Born in Jundiaí, São Paulo, Veríssimo started his career at José Bonifácio's youth academy. He subsequently moved to Linense, being promoted to the main squad in the latter part of January 2013.

Shortly after being promoted to Linense's first team, Lucas Veríssimo joined Santos. Upon joining Santos FC, he was initially assigned to their youth setup. On 26 March 2015 he renewed his link, signing until April 2017.

On 28 November 2015, profiting from Paulo Ricardo's suspension, Veríssimo was called up by manager Dorival Júnior for a Série A match against Vasco da Gama, but remained an unused substitute in the 0–1 away loss.
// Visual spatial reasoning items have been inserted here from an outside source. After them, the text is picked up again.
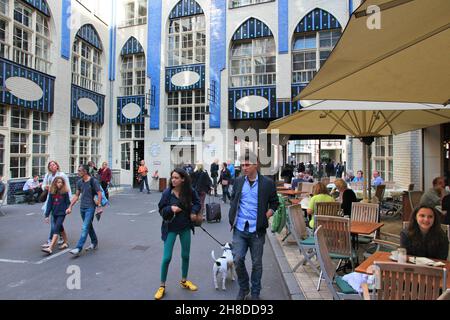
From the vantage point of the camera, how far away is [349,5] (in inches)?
589

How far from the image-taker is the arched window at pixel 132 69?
63.0 ft

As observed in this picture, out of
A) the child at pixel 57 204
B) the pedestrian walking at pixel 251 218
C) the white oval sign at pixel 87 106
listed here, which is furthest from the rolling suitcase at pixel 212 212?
the white oval sign at pixel 87 106

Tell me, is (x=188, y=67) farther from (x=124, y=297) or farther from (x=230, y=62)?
(x=124, y=297)

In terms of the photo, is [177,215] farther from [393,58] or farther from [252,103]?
[252,103]

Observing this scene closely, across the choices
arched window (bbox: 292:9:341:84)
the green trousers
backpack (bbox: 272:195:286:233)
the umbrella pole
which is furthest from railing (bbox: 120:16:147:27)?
the green trousers

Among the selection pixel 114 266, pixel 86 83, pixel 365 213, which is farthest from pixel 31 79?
pixel 365 213

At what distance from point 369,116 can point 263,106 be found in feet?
29.3

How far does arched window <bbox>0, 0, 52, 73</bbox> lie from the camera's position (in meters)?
12.6

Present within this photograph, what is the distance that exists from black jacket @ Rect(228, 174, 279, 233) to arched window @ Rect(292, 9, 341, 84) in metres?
12.8

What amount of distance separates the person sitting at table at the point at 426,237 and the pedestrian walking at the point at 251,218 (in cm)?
151

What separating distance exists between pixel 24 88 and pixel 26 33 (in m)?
2.58

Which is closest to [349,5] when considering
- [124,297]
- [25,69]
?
[25,69]

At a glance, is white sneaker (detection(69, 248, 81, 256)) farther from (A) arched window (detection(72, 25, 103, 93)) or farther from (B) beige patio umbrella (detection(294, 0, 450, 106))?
(A) arched window (detection(72, 25, 103, 93))

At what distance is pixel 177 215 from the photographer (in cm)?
417
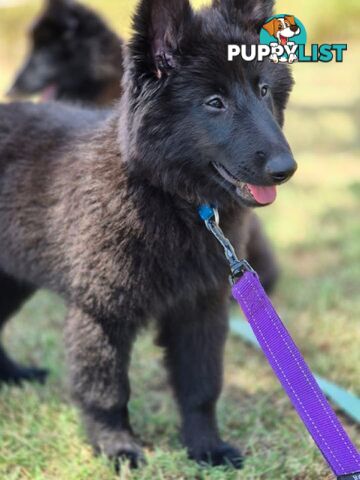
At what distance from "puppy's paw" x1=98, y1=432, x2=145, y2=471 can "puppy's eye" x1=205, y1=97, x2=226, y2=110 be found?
1402mm

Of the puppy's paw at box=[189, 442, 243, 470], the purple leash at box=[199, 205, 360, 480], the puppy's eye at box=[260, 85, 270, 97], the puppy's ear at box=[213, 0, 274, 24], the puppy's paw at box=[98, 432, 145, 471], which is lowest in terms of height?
the puppy's paw at box=[189, 442, 243, 470]

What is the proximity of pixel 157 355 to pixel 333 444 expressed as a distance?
1.99m

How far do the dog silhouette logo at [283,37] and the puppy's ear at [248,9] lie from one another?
4 centimetres

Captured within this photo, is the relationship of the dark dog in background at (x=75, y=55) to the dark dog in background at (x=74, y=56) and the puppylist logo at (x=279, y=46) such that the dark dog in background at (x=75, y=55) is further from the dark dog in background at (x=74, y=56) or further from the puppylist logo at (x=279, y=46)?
the puppylist logo at (x=279, y=46)

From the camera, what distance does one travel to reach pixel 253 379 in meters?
3.59

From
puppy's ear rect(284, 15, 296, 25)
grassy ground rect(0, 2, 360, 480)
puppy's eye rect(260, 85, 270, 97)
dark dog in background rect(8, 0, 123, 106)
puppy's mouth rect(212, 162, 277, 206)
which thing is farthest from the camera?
dark dog in background rect(8, 0, 123, 106)

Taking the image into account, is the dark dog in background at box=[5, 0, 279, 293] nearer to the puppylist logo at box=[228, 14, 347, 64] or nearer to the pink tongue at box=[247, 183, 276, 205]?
the puppylist logo at box=[228, 14, 347, 64]

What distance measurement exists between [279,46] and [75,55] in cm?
292

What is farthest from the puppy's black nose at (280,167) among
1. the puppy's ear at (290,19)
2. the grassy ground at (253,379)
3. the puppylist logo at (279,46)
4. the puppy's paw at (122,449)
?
the puppy's paw at (122,449)

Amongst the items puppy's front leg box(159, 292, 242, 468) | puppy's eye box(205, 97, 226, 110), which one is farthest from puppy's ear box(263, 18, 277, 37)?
puppy's front leg box(159, 292, 242, 468)

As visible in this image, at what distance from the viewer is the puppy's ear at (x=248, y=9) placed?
2474mm

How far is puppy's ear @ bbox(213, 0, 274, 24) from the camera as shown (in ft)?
8.12

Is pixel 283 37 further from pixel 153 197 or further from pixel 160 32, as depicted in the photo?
pixel 153 197

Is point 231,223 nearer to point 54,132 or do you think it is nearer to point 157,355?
point 54,132
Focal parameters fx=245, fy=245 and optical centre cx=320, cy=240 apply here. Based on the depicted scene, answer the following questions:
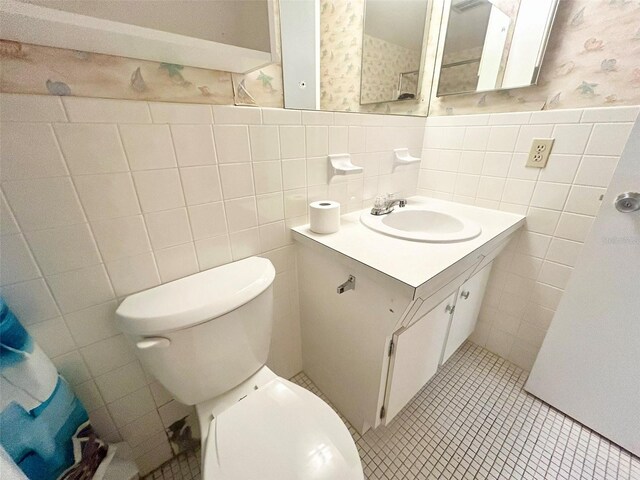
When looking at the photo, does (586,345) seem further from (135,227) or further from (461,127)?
(135,227)

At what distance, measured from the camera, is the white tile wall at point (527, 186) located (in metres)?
0.91

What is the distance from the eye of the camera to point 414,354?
0.90 metres

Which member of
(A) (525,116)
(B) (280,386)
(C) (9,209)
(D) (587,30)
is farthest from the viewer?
(A) (525,116)

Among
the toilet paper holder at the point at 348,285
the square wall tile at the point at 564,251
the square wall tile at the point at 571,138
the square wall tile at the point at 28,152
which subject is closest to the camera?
the square wall tile at the point at 28,152

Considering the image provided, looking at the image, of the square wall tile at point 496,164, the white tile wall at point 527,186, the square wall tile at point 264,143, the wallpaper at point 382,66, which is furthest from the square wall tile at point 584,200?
the square wall tile at point 264,143

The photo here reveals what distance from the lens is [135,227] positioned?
66 cm

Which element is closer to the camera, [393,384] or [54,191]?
[54,191]

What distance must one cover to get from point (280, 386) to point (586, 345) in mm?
1195

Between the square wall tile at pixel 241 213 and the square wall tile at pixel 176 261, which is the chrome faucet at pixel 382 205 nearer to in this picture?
the square wall tile at pixel 241 213

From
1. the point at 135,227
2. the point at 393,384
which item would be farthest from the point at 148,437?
the point at 393,384

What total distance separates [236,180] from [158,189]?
217 millimetres

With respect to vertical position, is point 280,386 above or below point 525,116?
below

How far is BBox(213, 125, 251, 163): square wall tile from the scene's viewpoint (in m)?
0.73

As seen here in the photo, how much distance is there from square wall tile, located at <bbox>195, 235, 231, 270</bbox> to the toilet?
0.09 feet
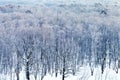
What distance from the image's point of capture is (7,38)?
57250 mm

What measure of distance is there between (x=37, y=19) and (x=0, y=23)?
1176 cm

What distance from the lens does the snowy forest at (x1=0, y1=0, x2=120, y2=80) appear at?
47250mm

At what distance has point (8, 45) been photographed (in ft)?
179

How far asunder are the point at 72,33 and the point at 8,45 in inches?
703

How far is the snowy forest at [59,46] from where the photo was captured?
47250mm

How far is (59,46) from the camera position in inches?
2285

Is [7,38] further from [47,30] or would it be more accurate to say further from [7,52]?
[47,30]

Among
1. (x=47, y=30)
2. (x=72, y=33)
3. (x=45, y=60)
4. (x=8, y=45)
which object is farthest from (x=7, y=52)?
(x=72, y=33)

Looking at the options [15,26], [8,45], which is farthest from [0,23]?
[8,45]

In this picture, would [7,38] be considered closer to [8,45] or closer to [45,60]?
[8,45]

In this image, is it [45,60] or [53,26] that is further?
[53,26]

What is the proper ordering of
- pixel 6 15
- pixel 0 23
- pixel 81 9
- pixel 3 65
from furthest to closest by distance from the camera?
pixel 81 9 → pixel 6 15 → pixel 0 23 → pixel 3 65

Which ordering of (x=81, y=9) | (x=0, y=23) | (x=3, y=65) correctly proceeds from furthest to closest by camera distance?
(x=81, y=9)
(x=0, y=23)
(x=3, y=65)

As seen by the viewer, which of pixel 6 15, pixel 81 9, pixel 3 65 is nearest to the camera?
pixel 3 65
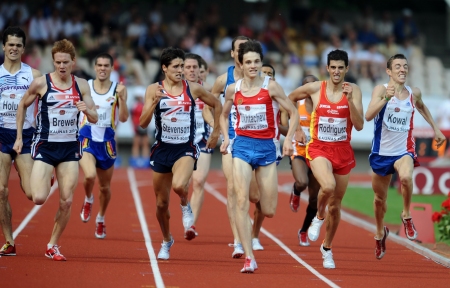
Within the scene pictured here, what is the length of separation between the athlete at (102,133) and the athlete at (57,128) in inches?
83.2

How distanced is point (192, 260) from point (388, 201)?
28.2 feet

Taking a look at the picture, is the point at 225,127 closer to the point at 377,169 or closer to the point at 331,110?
the point at 331,110

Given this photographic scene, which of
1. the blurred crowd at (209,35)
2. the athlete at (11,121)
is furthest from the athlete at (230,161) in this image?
the blurred crowd at (209,35)

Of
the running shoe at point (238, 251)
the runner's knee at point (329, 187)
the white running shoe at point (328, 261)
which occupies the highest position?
the runner's knee at point (329, 187)

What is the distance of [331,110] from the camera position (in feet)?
32.3

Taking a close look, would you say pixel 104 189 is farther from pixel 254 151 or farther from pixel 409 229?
pixel 409 229

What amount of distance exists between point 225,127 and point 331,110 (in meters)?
1.26

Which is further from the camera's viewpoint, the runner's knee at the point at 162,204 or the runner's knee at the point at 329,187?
the runner's knee at the point at 162,204

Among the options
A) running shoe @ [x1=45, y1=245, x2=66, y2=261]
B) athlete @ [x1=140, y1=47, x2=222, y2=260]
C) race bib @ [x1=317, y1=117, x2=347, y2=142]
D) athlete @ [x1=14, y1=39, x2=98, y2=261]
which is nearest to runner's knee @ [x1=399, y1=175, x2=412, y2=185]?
race bib @ [x1=317, y1=117, x2=347, y2=142]

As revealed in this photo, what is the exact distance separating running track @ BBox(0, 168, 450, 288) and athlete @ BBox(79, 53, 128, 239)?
0.50m

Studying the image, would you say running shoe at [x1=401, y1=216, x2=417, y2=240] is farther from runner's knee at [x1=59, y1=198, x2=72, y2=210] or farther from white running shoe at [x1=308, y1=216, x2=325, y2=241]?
runner's knee at [x1=59, y1=198, x2=72, y2=210]

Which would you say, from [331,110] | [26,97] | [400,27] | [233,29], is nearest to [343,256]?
[331,110]

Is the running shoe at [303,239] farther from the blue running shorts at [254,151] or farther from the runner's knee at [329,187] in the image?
the blue running shorts at [254,151]

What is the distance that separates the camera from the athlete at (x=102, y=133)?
11.8m
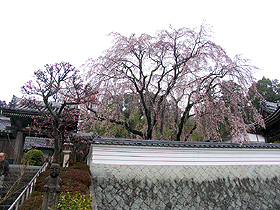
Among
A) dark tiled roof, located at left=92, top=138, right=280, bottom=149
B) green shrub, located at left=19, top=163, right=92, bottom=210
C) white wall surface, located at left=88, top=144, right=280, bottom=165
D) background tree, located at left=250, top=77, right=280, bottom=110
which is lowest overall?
green shrub, located at left=19, top=163, right=92, bottom=210

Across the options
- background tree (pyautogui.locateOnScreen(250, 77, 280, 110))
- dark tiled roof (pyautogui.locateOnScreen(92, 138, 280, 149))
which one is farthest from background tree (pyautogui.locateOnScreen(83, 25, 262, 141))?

On 30 December 2015 he was permanently promoted to the first team, due to squad shortage. He made his senior debut on 23 January of the following year, playing the full 90 minutes in a 2–2 friendly draw at Bahia.

Veríssimo made his professional debut on 30 January 2016, starting in a 1–1 Campeonato Paulista home draw against São Bernardo. On 2 March, after being a regular starter, he renewed his contract until December 2019.

After David Braz's return from injury and the signing of Luiz Felipe, Veríssimo was demoted to fourth choice at the club. He only made his Série A debut on 14 September 2016, coming on as a late substitute for Lucas Lima in a 1–0 away win against Botafogo.

Veríssimo made his Copa Libertadores debut on 16 March 2017, starting in a 2–0 home win against The Strongest. He scored his first professional goal on 4 May, netting the winner in a 3–2 success over Independiente Santa Fe at the Pacaembu Stadium for the same competition.

On 18 July 2017, after becoming a regular starter as both starters Gustavo Henrique and Luiz Felipe were injured, Veríssimo renewed his contract until June 2022. He played his 100th match for the club the following 13 May, starting in a 3–1 home defeat of Paraná.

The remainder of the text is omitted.